Order of streams in a connection

Summary

Clarifying if streams in a connection run in parallel or serially in a specific order for the Confluence source.


Question

Hi are streams in a connection run in parallel or serially in some order? For example for the Confluence source, will my destination receive all confluence pages first and then all confluence spaces or will I receive pages and spaces interleaved?



This topic has been created from a Slack thread to give it more visibility.
It will be on Read-Only mode here. Click here if you want to access the original thread.

Join the conversation on Slack

["streams", "connection", "parallel", "serial", "order", "confluence-source"]

Hmm, I don’t know enough to give you a confident answer yet. However, you can find more information about how Airbyte handles streams in a connection in the Airbyte documentation.

<@U01MMSDJGC9> wasn’t able to find this in the docs. Is this something you could answer or point to the right person to answer?

Today API sources aren’t parallel, there is a large test been done to implement the concurrency feature to the Stripe connector and later change other connectors. What order streams will be ingested (as far I remember) the connector will use the streams output to process each stream and it isn’t applied any order function to that list result.

I see ok so if I depend on a particular ordering of streams - for example I need to ingest “spaces” before “pages” - I would need to setup different connections for each stream and orchestrate using something like Dagster? Is that right?

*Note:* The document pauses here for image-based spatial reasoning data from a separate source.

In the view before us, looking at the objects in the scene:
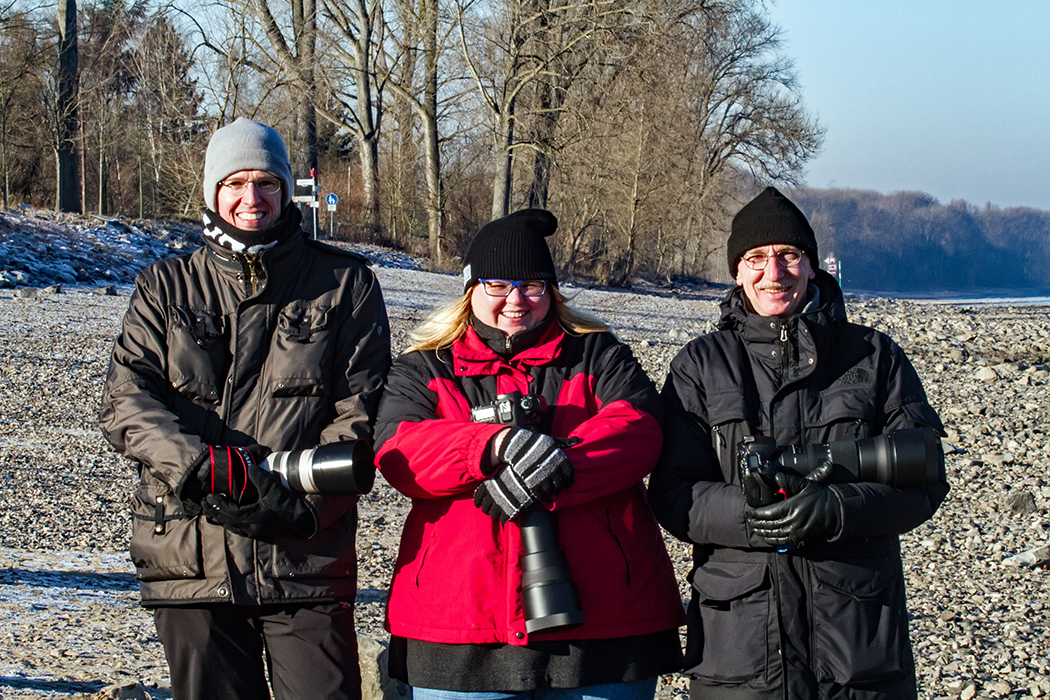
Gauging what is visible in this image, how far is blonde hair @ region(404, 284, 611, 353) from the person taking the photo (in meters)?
3.00

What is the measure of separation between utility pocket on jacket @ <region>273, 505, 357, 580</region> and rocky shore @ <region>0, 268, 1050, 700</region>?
46.9 inches

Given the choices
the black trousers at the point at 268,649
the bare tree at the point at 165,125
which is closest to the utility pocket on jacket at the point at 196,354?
the black trousers at the point at 268,649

Why do you need to ingest spaces before pages? If pages depends on spaces you can enable caching to not run the request two times

In my case I rely on having spaces fully ingested in my destination before getting pages ingested because for each page that I ingest, I look up permissions information based on the space it belongs to - to do that I need to have all spaces already in my system. Does that make sense? Not sure caching would be helpful here?

<@U01MMSDJGC9> does that help clarify why I would need ordered streams?